Studio lighting for photographers can be intimidating, but it doesn't have to be. I'll help elevate some of the fear in this post.
Oh, before I dive in, this post will focus on strobe lighting not constant lighting. Both types of lighting have advantages and disadvantages, but this post is more about overcoming the fear of studio lighting and starting out with strobes.
STOP saying you are a natural light photographer because you don't know how to use strobe lighting inside and/or because you don't own any strobe lighting. I'll give you links at the end of this post to start out on THE CHEAP.
You do not have to have the amount of studio gear that you see on the left. I intentionally used that image to overwhelm anyone readying this that is not familiar with using studio lighting. The best way to get started is to start small and just start shooting.
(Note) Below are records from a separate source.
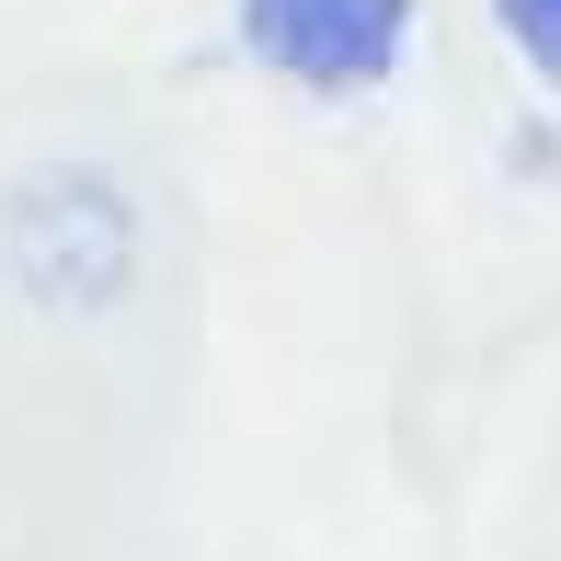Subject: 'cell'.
I'll use <instances>...</instances> for the list:
<instances>
[{
	"label": "cell",
	"instance_id": "obj_1",
	"mask_svg": "<svg viewBox=\"0 0 561 561\" xmlns=\"http://www.w3.org/2000/svg\"><path fill=\"white\" fill-rule=\"evenodd\" d=\"M0 275H12L35 310H115L126 287H138V207H126V184L81 161H46L23 172L12 195H0Z\"/></svg>",
	"mask_w": 561,
	"mask_h": 561
},
{
	"label": "cell",
	"instance_id": "obj_2",
	"mask_svg": "<svg viewBox=\"0 0 561 561\" xmlns=\"http://www.w3.org/2000/svg\"><path fill=\"white\" fill-rule=\"evenodd\" d=\"M241 46L298 92H367L413 46V0H241Z\"/></svg>",
	"mask_w": 561,
	"mask_h": 561
},
{
	"label": "cell",
	"instance_id": "obj_3",
	"mask_svg": "<svg viewBox=\"0 0 561 561\" xmlns=\"http://www.w3.org/2000/svg\"><path fill=\"white\" fill-rule=\"evenodd\" d=\"M493 23L516 35V58L539 69V81L561 92V0H493Z\"/></svg>",
	"mask_w": 561,
	"mask_h": 561
}]
</instances>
Conquer your fear by getting started not continuing to fear by avoidance.
A classic, basic studio lighting setup is one light to your left and one light to your right. Typically, you would likely have one stand, one umbrella and one strobe on your left and the other on your right. Although you can start with just one light, the nice thing about two lights is that you can move them around the subject to experiment. You can change the settings by having one put out less light than the other. You can just do more with two lights than one. In addition, if you really want to be a one studio light photographer, by having two lights, you'll have a backup.
Rather than continue to fear using studio lighting, why not make a small investment (as little as $200 +/-) and get started? With digital, you can quickly get up to speed by doing a lot of test shots.
Starting Two Strobe Gear List:
Two of the cheapest strobes that I am aware of that actually work: Get 2 For $88 Off Of Ebay
(*Yes, if you go really cheap, you can get two cheap light stands and two cheap umbrellas for under $100 total.)
Technically, you can get started with two lights, two umbrellas and two strobes for under $200 (That's dirt cheap!).
If you want something more heavy duty at around $130 each, these would be a good option.
If you want to step up in the same power range as the $130 ones above, you can get these for $279 each.
You'll need a way to trigger the lights unless you want to run the cord that comes with it into the side of the camera provided your camera has a sync cable connection (or you could get this to run the cable to - hotshoe adapter). Go to Ebay or Amazon and search for "youngnuo triggers" (under $75 for 4 of them- they come in pairs) if you are looking to stay on the cheap side. If you want something more high end, then search for "pocket wizards" ($99 each x 3). You'll need one trigger to mount to the camera hotshoe and you'll likely want one for each strobe or you could use the slave mode on one of the strobes.
*Yes, you can find (2) umbrellas on Ebay for $30 or less, but I would recommend going with a 45 inch (minimum) umbrella and here is one option for about $30 or if you want to get some that I have had great success with, here is an option for around $50 (LOVE THESE).
Finally, you'll need two light stands. *Yes, you can find cheap ones on Ebay that are not that sturdy for about $15 to $20 each. However, this light stand is my favorite for the money. At $50 each, they are sturdy and will likely last for several years.